The Online Safety Bill receives Royal Assent


The Online Safety Bill received Royal Assent on Thursday 26th October 2023, marking a milestone for internet safety and accountability. 

The Online Safety Act (the "Act") imposes new legal requirements on social media platforms and internet services. Said to take a 'zero-tolerance approach' to protecting people, especially children, from harm online, the Act places legal responsibility on tech companies to:

  • prevent and remove illegal content;
  • enforce age limits and use age-checking measures where there is content harmful to children; 
  • ensure more transparency about the risks and dangers posed to children on their sites; and 
  • provide parents and children with clear and accessible ways to report problems online. 

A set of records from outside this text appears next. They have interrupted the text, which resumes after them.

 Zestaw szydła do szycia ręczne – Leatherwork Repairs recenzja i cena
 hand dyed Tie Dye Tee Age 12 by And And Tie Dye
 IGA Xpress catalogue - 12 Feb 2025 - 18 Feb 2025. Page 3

Failure to comply with the rules could see these companies receiving a hefty Ofcom fine of up to £18 million or 10% of the platform's global annual revenue, whichever is bigger. Not only could this lead to significant potential fines of billions of pounds, but, if tech companies cease to take the steps required by Ofcom to protect children, their bosses may even face prison.

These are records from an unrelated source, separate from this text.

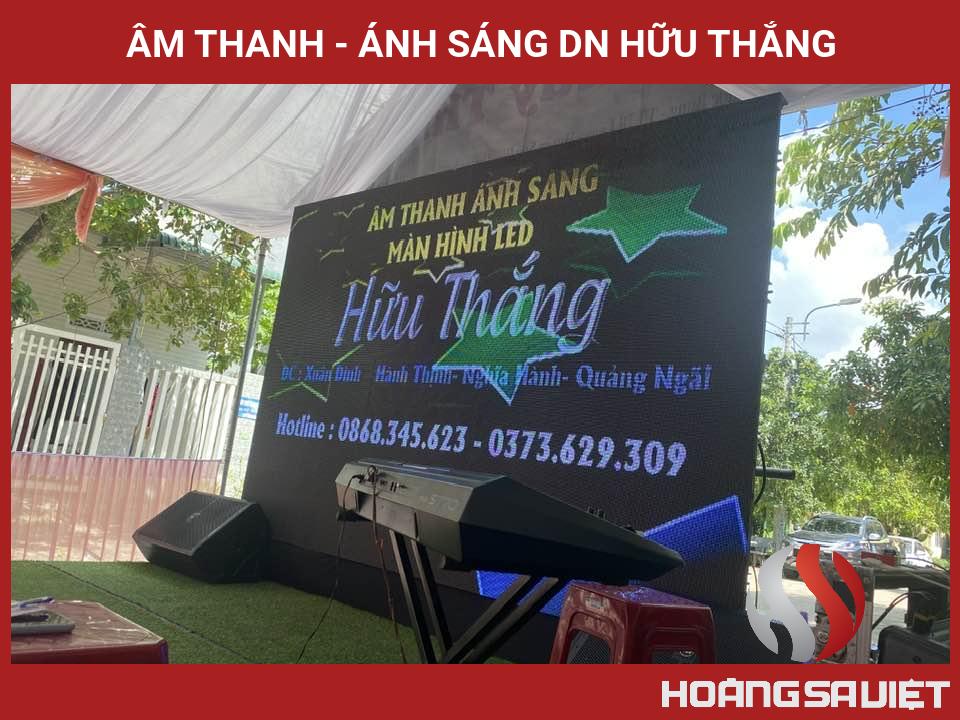Âm Thanh - Ánh Sáng DN Hữu Thắng Âm Thanh - Ánh Sáng DN Hữu Thắng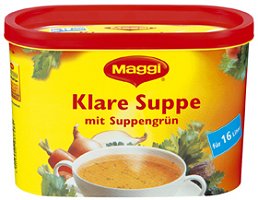 Maggi Klare Suppe mit Suppengrün, Dose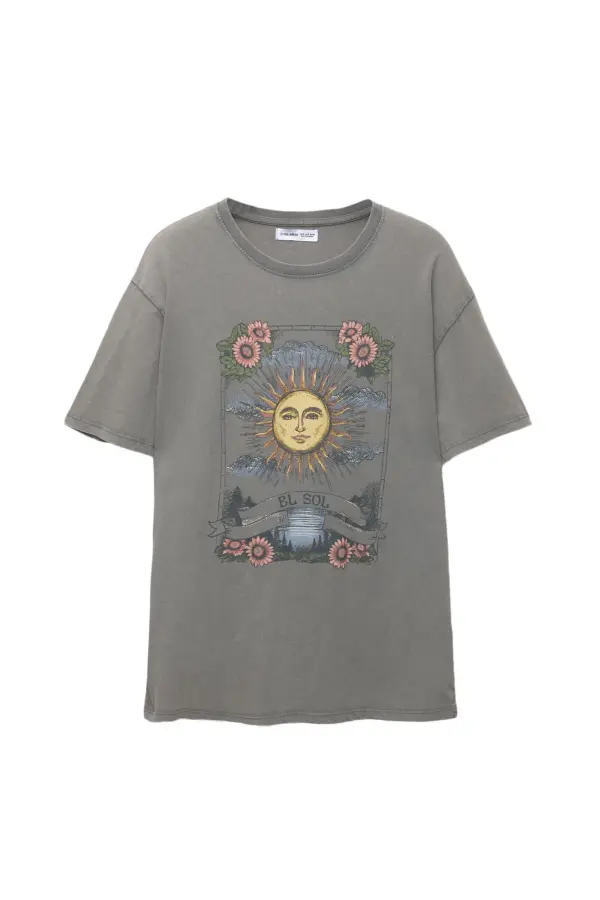 Camiseta sol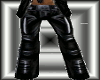 [KL] fashion dark pants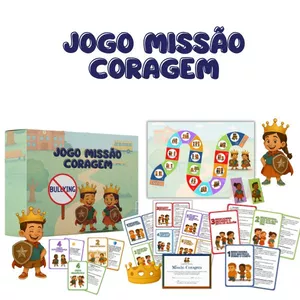 Imagem de capa para o Curso online Jogo Missão - Pacote Simples (P) 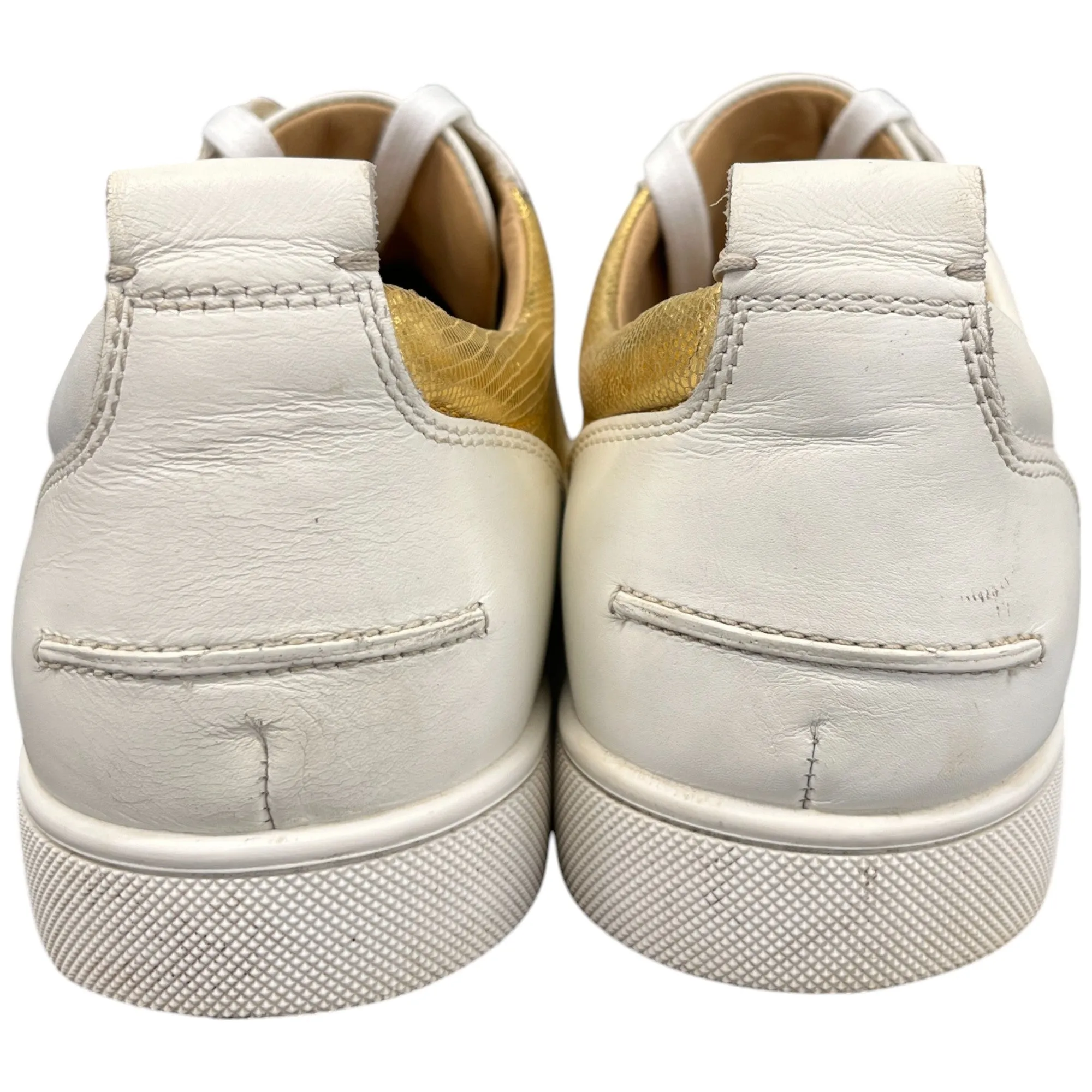 Men's Louis Junior Low Trainers White Size EU 41.5 / UK 7.5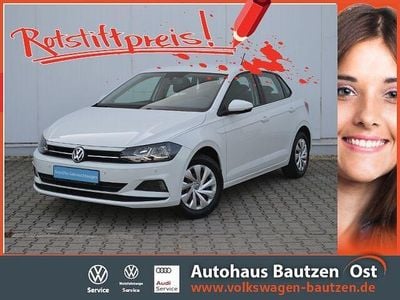 Weiß Gebraucht 2019 VW Polo Comfortline Kleinwagen | 14.190 € (Teuer)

Ofcom, the regulator for online safety in the UK, is rapidly moving to implement the new laws. The regulator has already published their intended regulatory approach and timelines for implementation and have set out how they will drive change in line with the Act and support services to comply with their new obligations.  

Whilst companies themselves will decide the safety measures they adopt in order to comply, Ofcom expects the Act's implementation to ensure greater online safety for people in the UK by delivering four outcomes: 

  • Stronger safety governance in online firms; 
  • Online services designed and operated with safety in mind; 
  • Choice for users so they can have meaningful control over their online experiences; and
  • Transparency regarding the safety measures services use, and the action Ofcom is taking to improve them, in order to build trust. 

The online safety regulator will also set out guidance and codes of practice on how companies can comply with their duties. These are planned to be rolled out in three phases; the first consultation for illegal harms duties (Phase One), which relate to child sexual abuse material, terrorist content and fraud, having been published on 9 November 2023. 

Child safety is clearly at the forefront of the Act, with the Secretary of State for Science, Innovation and Technology, Michelle Donelan, having previously stated that the protection of children is at "the heart of this Bill". 

Interestingly, the Act has received Royal Assent a day after it was reported that around 3,000 AI-generated images depicting child abuse were shared on a dark web forum. The Act itself does not extend to the AI companies whose models are being used to generate this abusive imagery, however, Ofcom's Chief Executive Dame Melanie Dawes has stated that the new laws imposed by the Act "give Ofcom the power to start making a real difference in creating a safer life online for children and adults in the UK". She acknowledges that whilst online safety "cannot be achieved overnight", the online safety regulator is ready to meet the challenge.